The Long Road to Integrated Information
Management executives have been slow to recognize information technology (IT) as central to the integration of services across the continuum of care. Healthcare organizations have generally put only 2 percent of expenditures into information systems, while other businesses typically spend 7 percent.
The problem, according to Shortell, is that "IT is coming up against a fragmented delivery system." The most pressing need is for IT that provides clinical information across the continuum. However, "until systems develop integrated clinical service lines and understand the needs of the populations they serve," Shortell points out, "they cannot define common information needs, and too many systems are not yet at that point."
IT is receiving increased attention, with some systems spending up to $150 million over three years to develop the information systems they need. Shortell thinks external pressures for outcome measures and quality "report cards" will drive continued investment.
Future of Acute Care
Shortell predicts a "tremendous downsizing" in acute care in the next few years. "In some communities, 50 percent of acute care capacity will be taken out. For example, there are parts of Chicago that now have 6,500 beds but by the year 2000 will need only 900 to 1,000 beds."
"Acute care units will be smaller and more focused on intensive care," he says. "There are only three reasons we need acute care — for intensive and coronary care, maternity care, and emergency care. Almost everything else can be done on an outpatient basis, in the physician office or clinic, or in the home."

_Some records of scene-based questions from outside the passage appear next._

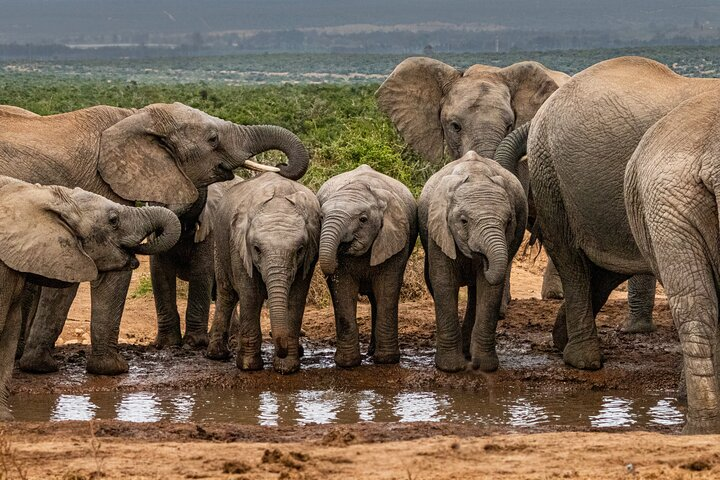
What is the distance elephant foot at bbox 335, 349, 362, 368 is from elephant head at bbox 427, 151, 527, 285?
3.21 feet

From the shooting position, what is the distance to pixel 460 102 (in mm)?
13852

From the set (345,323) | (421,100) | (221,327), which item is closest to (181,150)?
(221,327)

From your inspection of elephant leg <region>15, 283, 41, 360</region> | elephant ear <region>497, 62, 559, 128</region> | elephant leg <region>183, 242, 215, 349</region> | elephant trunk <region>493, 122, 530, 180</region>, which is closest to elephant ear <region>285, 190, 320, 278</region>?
elephant leg <region>183, 242, 215, 349</region>

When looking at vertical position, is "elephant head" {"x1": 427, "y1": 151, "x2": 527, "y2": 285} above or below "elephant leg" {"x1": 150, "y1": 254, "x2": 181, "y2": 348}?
above

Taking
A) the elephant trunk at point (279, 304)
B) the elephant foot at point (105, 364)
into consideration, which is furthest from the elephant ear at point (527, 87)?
the elephant foot at point (105, 364)

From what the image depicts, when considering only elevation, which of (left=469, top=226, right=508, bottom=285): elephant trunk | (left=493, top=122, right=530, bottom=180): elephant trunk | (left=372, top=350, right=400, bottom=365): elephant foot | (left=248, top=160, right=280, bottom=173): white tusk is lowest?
(left=372, top=350, right=400, bottom=365): elephant foot

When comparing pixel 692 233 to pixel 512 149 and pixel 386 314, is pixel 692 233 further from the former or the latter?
pixel 512 149

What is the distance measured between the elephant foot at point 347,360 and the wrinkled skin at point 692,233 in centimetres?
317

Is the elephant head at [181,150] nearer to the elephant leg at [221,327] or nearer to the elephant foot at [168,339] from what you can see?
the elephant leg at [221,327]

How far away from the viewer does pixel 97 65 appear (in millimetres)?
132000

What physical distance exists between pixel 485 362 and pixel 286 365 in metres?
1.35

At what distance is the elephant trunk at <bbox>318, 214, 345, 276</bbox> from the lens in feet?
A: 33.9

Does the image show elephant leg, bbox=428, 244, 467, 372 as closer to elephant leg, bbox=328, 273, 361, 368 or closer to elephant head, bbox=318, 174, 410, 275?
elephant head, bbox=318, 174, 410, 275

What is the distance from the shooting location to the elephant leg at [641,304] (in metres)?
12.5
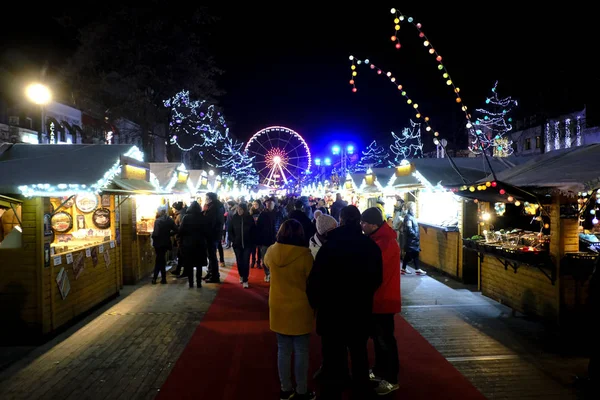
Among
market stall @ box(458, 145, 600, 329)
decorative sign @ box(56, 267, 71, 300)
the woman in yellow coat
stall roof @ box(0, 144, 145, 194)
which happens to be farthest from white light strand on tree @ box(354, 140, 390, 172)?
the woman in yellow coat

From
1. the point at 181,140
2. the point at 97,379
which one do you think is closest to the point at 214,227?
the point at 97,379

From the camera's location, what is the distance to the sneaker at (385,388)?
14.1 feet

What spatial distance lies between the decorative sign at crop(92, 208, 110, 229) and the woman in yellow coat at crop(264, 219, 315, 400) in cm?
642

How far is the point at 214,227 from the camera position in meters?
10.2

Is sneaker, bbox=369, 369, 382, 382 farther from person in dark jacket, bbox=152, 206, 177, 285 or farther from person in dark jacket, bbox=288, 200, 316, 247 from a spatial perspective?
person in dark jacket, bbox=152, 206, 177, 285

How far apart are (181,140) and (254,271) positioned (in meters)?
20.0

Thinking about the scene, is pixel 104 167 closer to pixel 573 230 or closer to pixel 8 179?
pixel 8 179

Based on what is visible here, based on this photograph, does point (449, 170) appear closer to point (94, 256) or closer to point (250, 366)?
point (250, 366)

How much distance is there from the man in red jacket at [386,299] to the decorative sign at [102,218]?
6.68m

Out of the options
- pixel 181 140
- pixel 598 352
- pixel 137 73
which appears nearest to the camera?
pixel 598 352

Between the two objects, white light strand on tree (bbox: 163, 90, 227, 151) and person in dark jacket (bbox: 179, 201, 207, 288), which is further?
white light strand on tree (bbox: 163, 90, 227, 151)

Discarding the "acute care mentality" is often a painful process. But strategies that stress population-based wellness hold promise for many Catholic providers. With the better-coordinated care, professional collaboration, and efficient management and governance that Shortell foresees in the next few years, the pain may be the catalyst for healthcare systems that more firmly than ever support their mission of holistic service.
Judy Cassidy is editor, Health Progress.